**REQUEST**
Rewrite the records, replacing every "reflection of tree in water" with "tree reflection" and changing nothing else. Omit the pictures from the answer.

::: ENTRIES PROVIDED

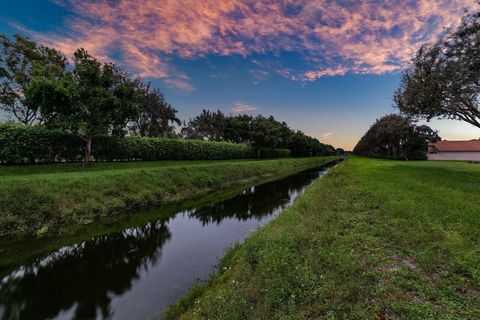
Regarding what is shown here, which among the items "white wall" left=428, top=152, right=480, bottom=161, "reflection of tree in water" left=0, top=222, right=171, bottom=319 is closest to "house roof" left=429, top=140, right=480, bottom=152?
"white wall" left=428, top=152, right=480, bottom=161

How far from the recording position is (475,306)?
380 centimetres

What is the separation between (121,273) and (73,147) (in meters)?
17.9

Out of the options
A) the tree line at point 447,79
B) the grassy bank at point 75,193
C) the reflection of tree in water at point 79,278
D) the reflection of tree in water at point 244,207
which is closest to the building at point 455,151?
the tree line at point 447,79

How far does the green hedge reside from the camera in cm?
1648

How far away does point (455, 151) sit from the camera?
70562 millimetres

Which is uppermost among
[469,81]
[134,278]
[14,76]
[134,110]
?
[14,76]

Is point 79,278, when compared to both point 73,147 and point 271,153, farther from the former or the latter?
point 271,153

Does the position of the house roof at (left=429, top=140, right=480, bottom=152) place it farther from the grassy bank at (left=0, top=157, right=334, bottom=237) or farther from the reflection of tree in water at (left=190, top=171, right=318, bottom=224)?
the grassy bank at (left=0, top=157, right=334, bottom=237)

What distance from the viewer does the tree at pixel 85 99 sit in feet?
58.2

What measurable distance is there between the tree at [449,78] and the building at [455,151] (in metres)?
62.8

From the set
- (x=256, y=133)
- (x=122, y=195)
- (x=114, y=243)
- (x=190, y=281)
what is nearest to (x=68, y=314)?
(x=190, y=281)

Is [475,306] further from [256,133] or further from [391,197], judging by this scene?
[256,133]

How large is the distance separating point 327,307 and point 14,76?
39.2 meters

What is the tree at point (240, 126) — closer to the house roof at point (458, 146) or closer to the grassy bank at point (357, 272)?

::::::

**TASK RESULT**
Regarding what is shown here, which among the items "white wall" left=428, top=152, right=480, bottom=161, "tree reflection" left=0, top=222, right=171, bottom=319 is closest to "house roof" left=429, top=140, right=480, bottom=152?
"white wall" left=428, top=152, right=480, bottom=161

How far from the recording position is (475,306)?
380 centimetres

What is the separation between (121,273) and (73,147) (in meters)?
17.9

Out of the options
A) the tree line at point 447,79
B) the grassy bank at point 75,193
C) the tree reflection at point 79,278
D) the tree reflection at point 244,207
which is closest to the building at point 455,151?
the tree line at point 447,79

How far does the green hedge reside from the camera in cm?
1648

How far away does point (455, 151) sit from the camera?
70562 millimetres

Which is uppermost among
[469,81]
[134,278]
[14,76]
[134,110]
?
[14,76]

Is point 79,278, when compared to both point 73,147 and point 271,153, farther from the former or the latter?
point 271,153

Does the position of the house roof at (left=429, top=140, right=480, bottom=152) place it farther from the grassy bank at (left=0, top=157, right=334, bottom=237) or farther from the tree reflection at (left=190, top=171, right=318, bottom=224)?
the grassy bank at (left=0, top=157, right=334, bottom=237)

What distance from the viewer does the tree at pixel 85 99 sit in feet?
58.2

What measurable distance is there between the tree at [449,78] and the building at [455,151] (in metres)?
62.8

From the set
- (x=256, y=133)
- (x=122, y=195)
- (x=114, y=243)
- (x=190, y=281)
what is nearest to (x=68, y=314)?
(x=190, y=281)

Is [475,306] further from [256,133] or further from [391,197], judging by this scene?
[256,133]

How large is the distance separating point 327,307 and point 14,76?
39.2 meters

What is the tree at point (240, 126) — closer to the house roof at point (458, 146) or closer to the grassy bank at point (357, 272)?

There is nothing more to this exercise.